[OOC: Actually, I did anticipate #1, and Crow's concern regarding #2 was that Dadrag might think that 'Curwin' was attacking Serd, and sneak-attack him without even waiting for his boss's orders. But he's seen proof that Dadrag is shrewder than he lets on in his employer's presence, so he gambled on the ex-assassin's professionalism and restraint. ]alhoon wrote:OOC> You haven't understood Draxton yet. 1. Of course he wouldn't let the books drop. He is a wizard after all, and a member of a secret society hoarding knowledge 2. He wouldn't order an assassination at this time except if absolutely necessary. It is very inconvenient.
As Draxton called off his attack-dog -- not that the mercenary appeared to have overreacted in the first place; 'Dadrag' knew his craft, even if his employer's judgment was suspect -- the bard backed further into the room, then sidestepped to the end of the bed. At the merchant-mage's scolding words about being more careful with books, he snorted and let his own remaining armload spill unceremoniously onto the mattress: an oblique clue that 'Curwin's' magical talents might be those of sorcery, not wizardry, if he held texts in such low esteem. At Serd's whinge about having his "aristocratic" arms laden with documents, he snorted yet again: the name which Crow has assigned to this particular persona was Mordentish -- a nationality ubiquitous amongst the Core's freely-roving, expatriate seamen -- and that fog-shrouded realm's noblemen were far less snooty about the prospect of dirtying their hands at an honest day's work.

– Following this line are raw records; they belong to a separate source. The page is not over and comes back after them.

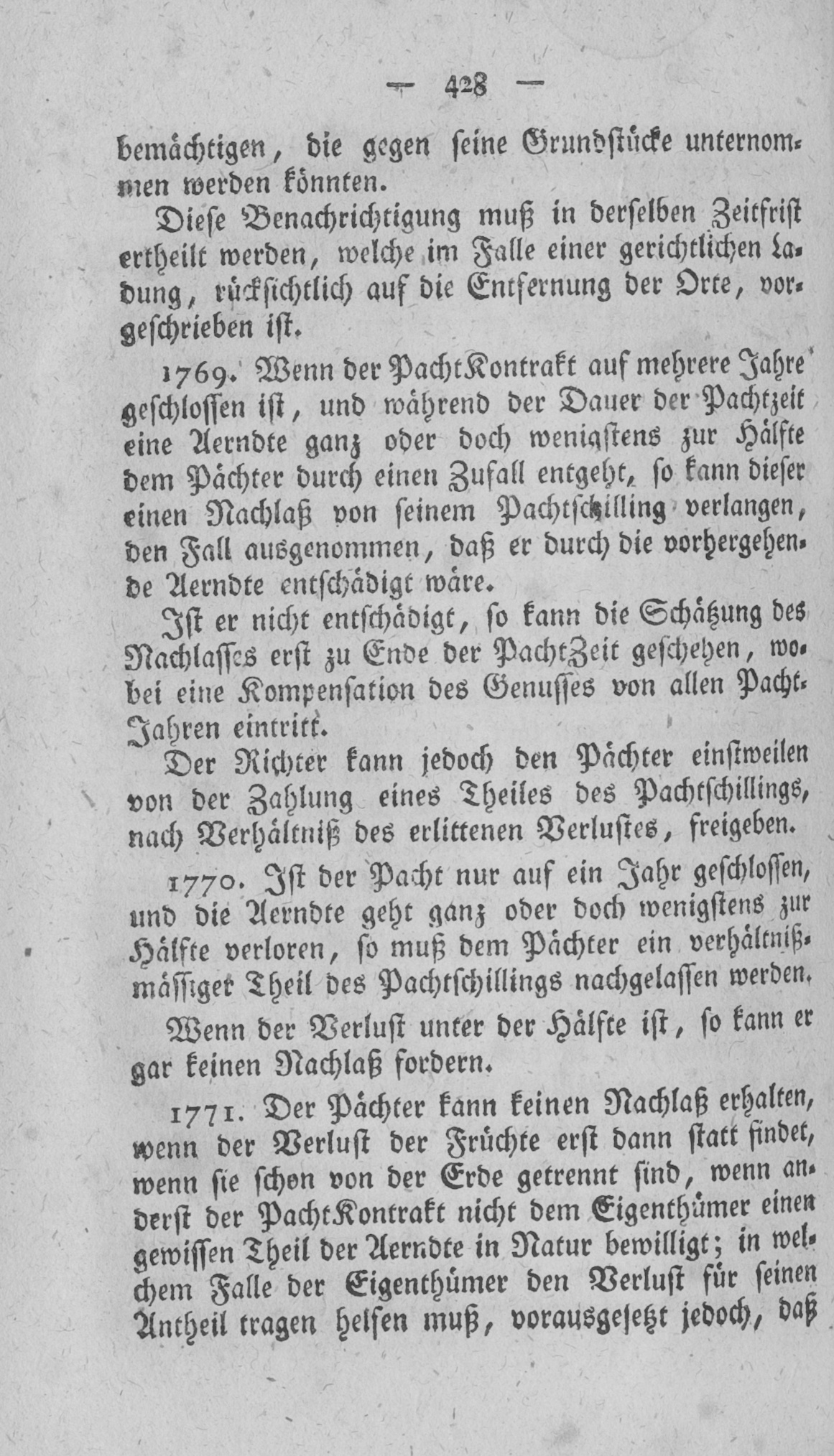 — 428 —

bemächtigen, die gegen seine Grundstücke unternommen werden könnten.

Diese Benachrichtigung muß in derselben Zeitfrist ertheilt werden, welche im Falle einer gerichtlichen Ladung, rücksichtlich auf die Entfernung der Orte, vorgeschrieben ist.

1769. Wenn der PachtKontrakt auf mehrere Jahre geschlossen ist, und während der Dauer der Pachtzeit eine Aerndte ganz oder doch wenigstens zur Hälfte dem Pächter durch einen Zufall entgeht, so kann dieser einen Nachlaß von seinem Pachtschilling verlangen, den Fall ausgenommen, daß er durch die vorhergehende Aerndte entschädigt wäre.

Ist er nicht entschädigt, so kann die Schätzung des Nachlasses erst zu Ende der PachtZeit geschehen, wobei eine Kompensation des Genusses von allen PachtJahren eintritt.

Der Richter kann jedoch den Pächter einstweilen von der Zahlung eines Theiles des Pachtschillings, nach Verhältniß des erlittenen Verlustes, freigeben.

1770. Ist der Pacht nur auf ein Jahr geschlossen, und die Aerndte geht ganz oder doch wenigstens zur Hälfte verloren, so muß dem Pächter ein verhältnißmässiger Theil des Pachtschillings nachgelassen werden.

Wenn der Verlust unter der Hälfte ist, so kann er gar keinen Nachlaß fordern.

1771. Der Pächter kann keinen Nachlaß erhalten, wenn der Verlust der Früchte erst dann statt findet, wenn sie schon von der Erde getrennt sind, wenn anderst der PachtKontrakt nicht dem Eigenthümer einen gewissen Theil der Aerndte in Natur bewilligt; in welchem Falle der Eigenthümer den Verlust für seinen Antheil tragen helfen muß, vorausgesetzt jedoch, daß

Still, he didn't speak again, as the Richmuloiuse merchant followed him on into the room, traded glances with his hireling, looked for a place to set his own burden of paperwork down. He just chortled softly at Draxton's likely frustration -- unless the man could read Grabenite or decrypt the bard's self-devised shorthand, he'd have learned nothing from snooping at the stacked papers he carried -- and waited for the bodyguard to finish shutting, then locking, the suite's door, exactly as his employer had instructed.

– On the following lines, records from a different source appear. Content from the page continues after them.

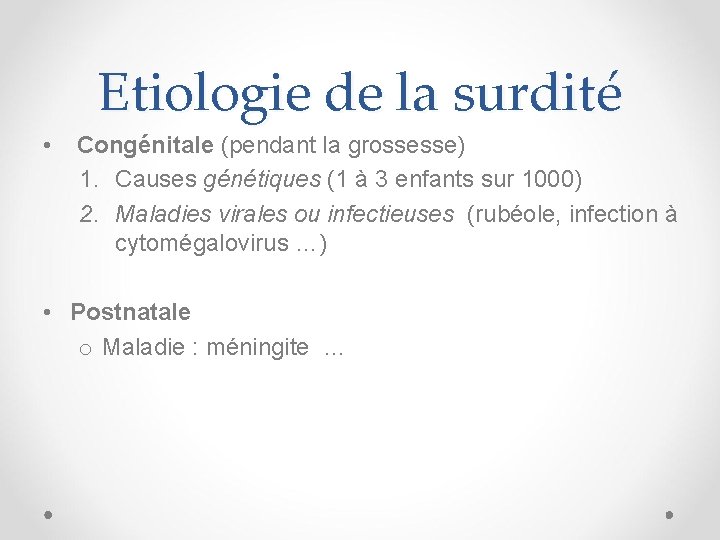 Etiologie de la surdité

• Congénitale (pendant la grossesse)
1. Causes génétiques (1 à 3 enfants sur 1000)
2. Maladies virales ou infectieuses (rubéole, infection à cytomégalovirus …)

• Postnatale
o Maladie : méningite …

When the merchant had set his burden down, and looked up, the bard's left hand was open and extended ... and his right, though concealed in the pocket of his oilskin coat, plainly held something inside that pocket, now directed at Draxton: something of a tubular shape, like a wand.
Or a pistol.
"Never did have that pet bruiser of yours search me rightly, now did ye...?," the mariner remarks, his tone conversational, almost fond. "No hysterics, now, old man -- I've no mind to start trouble in my own port of call -- but I'll not sit back and be on the receiving end of some conniving, fork-tongued inlander's spells, either! Think I can't guess how a man like you fattens his profit-margin? A dash of charming here, a taste of beguilement there? Save that rot for the witless fools beached on Shadow's shoals, not for a Brother who's pulled the same stunt on half the harbormasters in the Core!
"Just be a smart old goat, and hand over that book you're so all-fired proud of, so's I can check if I've been wasting my damn time, after all. If it's as you say ... why, then we got ourselves a bargain, much as I offered below: I put you in touch with a man who'll tell you everything there is to know about its contents, in exchange for everything you know of those four cowardly wretches who jumped ship in the midst of the brawl at St. Ronges. And then we part ways peaceably, and I maybe do you a favor or three, in days to come, if you do likewise for me.
"Or, if you have been wasting my time, talking up a book that ain't worth squat ... or if you're fool enough to think your rickety old bones are faster than I am, or that your watchdog in the hallway could unlock that door again, quick enough to save your sorry hide...."
Curwin smiles, the gloating smirk of a scoundrel who's not at all afraid.
"....then I guess you'll find out just what it was, that you were too damnfool busy being pleased with yourself to have your boy Dadrag take off me."
The spy smiled inwardly, too. Sometimes, Crow begrudgingly admitted, part of him took a certain guilty pleasure in roles that weren't so ingenuously-charming....
[OOC: Intimidate check 18; not one of Crow's specialties, but the bard's Charisma (and gall ) does help. 'Curwin' is not trying to steal the book or harm Draxton, but given that the merchant's already attempted to drug him and has threatened him repeatedly, he's certainly entitled to warn Serd off from pulling any more tricks. The weapon hidden in his pocket won't be utilized except in self-defense -- including defense against spells, should he suspect that the wizard is starting to cast one -- provided Draxton does nothing drastic to provoke him.
[Of course, so far the bard doesn't suspect that Draxton has Still Spell on his feat list! So if Serd is careful, he may yet have a chance to turn the tables on the spy....
[The paperwork, FWIW, is mostly outdated shipboard documents the bard bought by the pound from a rag-and-refuse dealer in Armeikos. The few sheets in the pile that he wrote himself, taking notes, are in a shorthand he invented using the Decipher Script skill; those, he made sure to keep in his own half of the pile, just to be extra-safe. Oh, and that wasn't "the switch" I referred to earlier, BTW.]